=== Extract ===
-*-

You reminded me with your talk of MUDs of the growing IF (interactive fiction) movement. It's not multi-user, but it has a lot of the feel of those old text adventures. If that's interesting to you, I'd recommend trying out Blue Lacuna - http://blue-lacuna.textories.com/


Do you mind me asking why? I was going to implement the protocol as an intro rust project, but Wikipedia and others called it obsolete so I ended up falling back onto the familiar IRC bot. My interest is still piqued however...


Historical interest, mainly. Gopher is still used, but not by any large number of people; however, it occupies an interesting place in the history of the Internet as the main implementation of the idea of hypertext before the Web caught on.


They are just a bit confused with naming there at Google: Go, Gopher, Golang etc.


Go is the language name, golang is the search-friendly alt, and "gophers" are the users of the language. Your apparent distaste for Google doesn't justify your mean attempts at humour.


Java and Javascript walked into a bar...


I'm not disappointed but I agree the name is misleading / poorly chosen.


"Go" wasn't a particularly bright name to begin with, when it comes to googleability.


Perhaps GoJS or Go.js would be a better choice?

-*-

[Object detection rows]
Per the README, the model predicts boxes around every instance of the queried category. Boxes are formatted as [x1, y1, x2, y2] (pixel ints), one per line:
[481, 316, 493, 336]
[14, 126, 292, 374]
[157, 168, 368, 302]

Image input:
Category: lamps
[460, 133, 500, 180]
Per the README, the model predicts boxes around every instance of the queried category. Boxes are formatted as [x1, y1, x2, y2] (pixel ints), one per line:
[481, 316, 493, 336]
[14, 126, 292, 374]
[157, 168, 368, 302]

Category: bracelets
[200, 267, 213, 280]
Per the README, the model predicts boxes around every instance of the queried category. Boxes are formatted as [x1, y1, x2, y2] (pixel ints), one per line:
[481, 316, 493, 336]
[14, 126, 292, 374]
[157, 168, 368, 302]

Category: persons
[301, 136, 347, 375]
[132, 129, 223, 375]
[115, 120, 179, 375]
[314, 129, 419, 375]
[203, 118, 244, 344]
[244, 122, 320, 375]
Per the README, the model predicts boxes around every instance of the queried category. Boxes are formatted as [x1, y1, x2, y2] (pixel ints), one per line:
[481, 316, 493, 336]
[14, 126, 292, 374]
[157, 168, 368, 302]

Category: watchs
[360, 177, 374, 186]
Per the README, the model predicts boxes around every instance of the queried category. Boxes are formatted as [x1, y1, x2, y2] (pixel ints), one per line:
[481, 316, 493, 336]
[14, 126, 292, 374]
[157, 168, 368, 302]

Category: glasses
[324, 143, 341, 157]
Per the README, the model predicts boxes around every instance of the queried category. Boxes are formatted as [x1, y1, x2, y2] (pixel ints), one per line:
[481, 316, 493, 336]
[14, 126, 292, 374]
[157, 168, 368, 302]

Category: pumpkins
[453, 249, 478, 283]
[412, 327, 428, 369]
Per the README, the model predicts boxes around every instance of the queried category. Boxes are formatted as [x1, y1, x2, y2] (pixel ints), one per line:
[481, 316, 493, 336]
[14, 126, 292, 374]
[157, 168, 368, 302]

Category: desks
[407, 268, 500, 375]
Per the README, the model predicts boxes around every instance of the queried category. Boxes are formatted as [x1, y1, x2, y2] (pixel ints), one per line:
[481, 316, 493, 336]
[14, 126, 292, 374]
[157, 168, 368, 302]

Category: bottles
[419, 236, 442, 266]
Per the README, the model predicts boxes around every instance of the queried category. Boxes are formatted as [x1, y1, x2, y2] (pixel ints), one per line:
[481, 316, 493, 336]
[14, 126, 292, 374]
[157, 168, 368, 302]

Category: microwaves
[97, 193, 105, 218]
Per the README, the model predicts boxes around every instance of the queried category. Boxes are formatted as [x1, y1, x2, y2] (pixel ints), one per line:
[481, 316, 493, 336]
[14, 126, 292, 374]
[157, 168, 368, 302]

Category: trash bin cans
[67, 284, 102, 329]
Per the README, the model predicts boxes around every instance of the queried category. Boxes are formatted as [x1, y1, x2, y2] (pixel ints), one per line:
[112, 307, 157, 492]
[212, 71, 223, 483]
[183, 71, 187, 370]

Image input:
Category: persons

-*-

=== Task list ===
• A. In the thread, which interactive fiction title does the first comment recommend trying?
• B. Rewrite the rows from their first line through the line containing "[360, 177, 374, 186]", changing "persons" to "people" and leaving everything else as is.
The thread and the rows are unrelated to each other.

=== Final results ===
• A. Blue Lacuna

• B.
Per the README, the model predicts boxes around every instance of the queried category. Boxes are formatted as [x1, y1, x2, y2] (pixel ints), one per line:
[481, 316, 493, 336]
[14, 126, 292, 374]
[157, 168, 368, 302]

Image input:
Category: lamps
[460, 133, 500, 180]
Per the README, the model predicts boxes around every instance of the queried category. Boxes are formatted as [x1, y1, x2, y2] (pixel ints), one per line:
[481, 316, 493, 336]
[14, 126, 292, 374]
[157, 168, 368, 302]

Category: bracelets
[200, 267, 213, 280]
Per the README, the model predicts boxes around every instance of the queried category. Boxes are formatted as [x1, y1, x2, y2] (pixel ints), one per line:
[481, 316, 493, 336]
[14, 126, 292, 374]
[157, 168, 368, 302]

Category: people
[301, 136, 347, 375]
[132, 129, 223, 375]
[115, 120, 179, 375]
[314, 129, 419, 375]
[203, 118, 244, 344]
[244, 122, 320, 375]
Per the README, the model predicts boxes around every instance of the queried category. Boxes are formatted as [x1, y1, x2, y2] (pixel ints), one per line:
[481, 316, 493, 336]
[14, 126, 292, 374]
[157, 168, 368, 302]

Category: watchs
[360, 177, 374, 186]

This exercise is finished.